WRITTEN TASK A – Copy the passage of the article on Paul Ryan's Ohio visit starting at "Other than a" and ending at "and brimstone speech.", swapping "crowd" for "audience" throughout.
WRITTEN TASK B – List every line of the listing that contains the word "stone".

Other than a couple references to his alma mater, Ryan’s speech fell in line with what Republican Mitt Romney gave the day before in Chillicothe to a much more enthusiastic crowd, also outside and about the same size. While providing applause and cheers at key points, Ryan’s crowd was subdued compared with the reaction to Romney’s fire and brimstone speech.

Ryan, dressed in khaki slacks and an open collar, long-sleeve blue shirt, revealed he liked 5-way chili. And Oxford, of course, is not his hometown. That would be Janesville, Wis.

This was Ryan’s first campaign visit to Ohio since being named to the ticket. His second will be Thursday in Canton at Walsh University.

Photo credit:Ushanka

Check out Ushanka‘s blog for more photos from the rally. Video of his speech, here.

Paul Ryan is said to have honed his conservative economic views at Ohio’s Miami University where his interest in politics and economics thrived during his four years on the small-town campus.

The AP sent a reporter to Oxford OH to look into Ryan’s days there.

The liberal arts school of 14,000 students prided itself on its teachers and the kind of personal availability that Ryan found with Hart, who Ryan has said challenged him and set him on “a vision quest” to improve the nation’s economics.

Hart had Ryan, an economics/political science double major, in a junior-level macroeconomics class designed to be a “weeder” — loaded with analytics and math, it wasn’t meant to help grade-point averages.

Ryan had little trouble mastering the work, Hart said, and he stood out with an intellectual curiosity that brought him frequently to Hart’s office to talk things out. They dissected what they saw as flaws in Keynesian economics and government approaches, and traded thoughts on writings such F.A. Hayek’s 1944 warning against state control, “The Road to Serfdom,” and Rand’s “Atlas Shrugged,” about creative and productive individuals rebelling against increasing government control and taxation.

MATERIAL FOR THIS EXERCISE –
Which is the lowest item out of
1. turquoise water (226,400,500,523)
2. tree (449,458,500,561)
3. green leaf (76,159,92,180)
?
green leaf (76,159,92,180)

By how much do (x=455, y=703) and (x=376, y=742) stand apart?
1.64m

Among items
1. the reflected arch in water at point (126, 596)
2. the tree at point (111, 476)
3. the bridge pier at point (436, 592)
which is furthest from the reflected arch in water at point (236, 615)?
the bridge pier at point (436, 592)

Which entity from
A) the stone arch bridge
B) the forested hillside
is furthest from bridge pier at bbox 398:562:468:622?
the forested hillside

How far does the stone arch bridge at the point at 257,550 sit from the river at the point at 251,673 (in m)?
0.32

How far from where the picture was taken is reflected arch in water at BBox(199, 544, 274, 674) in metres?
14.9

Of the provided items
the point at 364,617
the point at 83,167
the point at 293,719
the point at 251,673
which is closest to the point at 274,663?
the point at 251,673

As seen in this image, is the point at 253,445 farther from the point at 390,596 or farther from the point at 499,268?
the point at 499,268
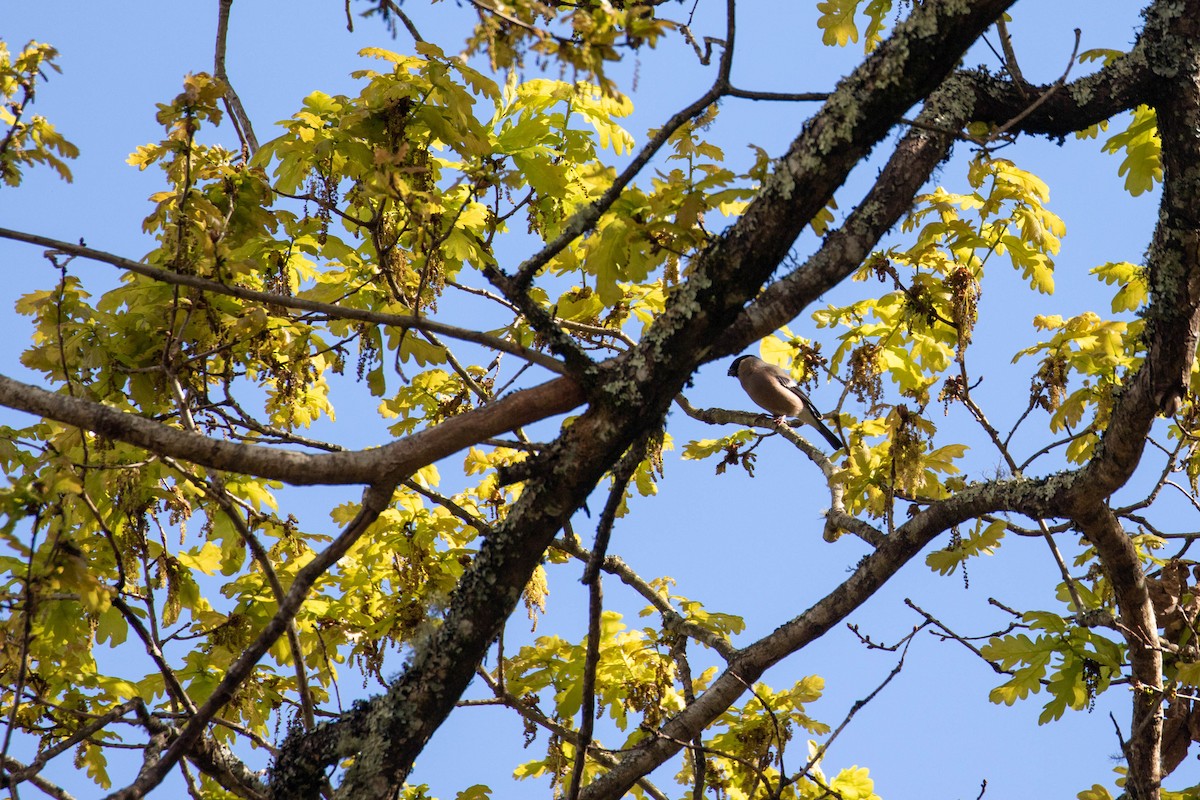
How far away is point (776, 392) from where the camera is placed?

* * *

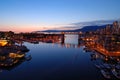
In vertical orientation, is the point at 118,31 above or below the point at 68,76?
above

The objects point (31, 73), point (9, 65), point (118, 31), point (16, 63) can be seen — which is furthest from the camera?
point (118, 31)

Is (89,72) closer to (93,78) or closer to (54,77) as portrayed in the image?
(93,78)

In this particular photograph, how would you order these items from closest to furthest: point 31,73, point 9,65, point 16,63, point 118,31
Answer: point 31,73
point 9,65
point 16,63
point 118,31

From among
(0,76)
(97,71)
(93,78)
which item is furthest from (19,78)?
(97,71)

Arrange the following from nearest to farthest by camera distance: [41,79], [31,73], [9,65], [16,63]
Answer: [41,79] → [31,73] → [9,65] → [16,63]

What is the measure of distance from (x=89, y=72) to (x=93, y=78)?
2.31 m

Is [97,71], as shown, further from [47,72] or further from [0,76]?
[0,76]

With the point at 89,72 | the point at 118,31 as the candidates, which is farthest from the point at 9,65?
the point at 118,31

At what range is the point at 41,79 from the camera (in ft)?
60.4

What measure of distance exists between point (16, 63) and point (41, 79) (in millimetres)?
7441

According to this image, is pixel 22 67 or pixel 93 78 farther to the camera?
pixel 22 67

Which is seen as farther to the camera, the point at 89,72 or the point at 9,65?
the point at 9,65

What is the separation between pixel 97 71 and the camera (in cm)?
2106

COMPLETE RESPONSE A –
Other than a couple references to his alma mater, Ryan’s speech fell in line with what Republican Mitt Romney gave the day before in Chillicothe to a much more enthusiastic audience, also outside and about the same size. While providing applause and cheers at key points, Ryan’s audience was subdued compared with the reaction to Romney’s fire and brimstone speech.

COMPLETE RESPONSE B –
A) the stone arch bridge
How far does the stone arch bridge at the point at 257,550 sit from the river at the point at 251,673 (in m)?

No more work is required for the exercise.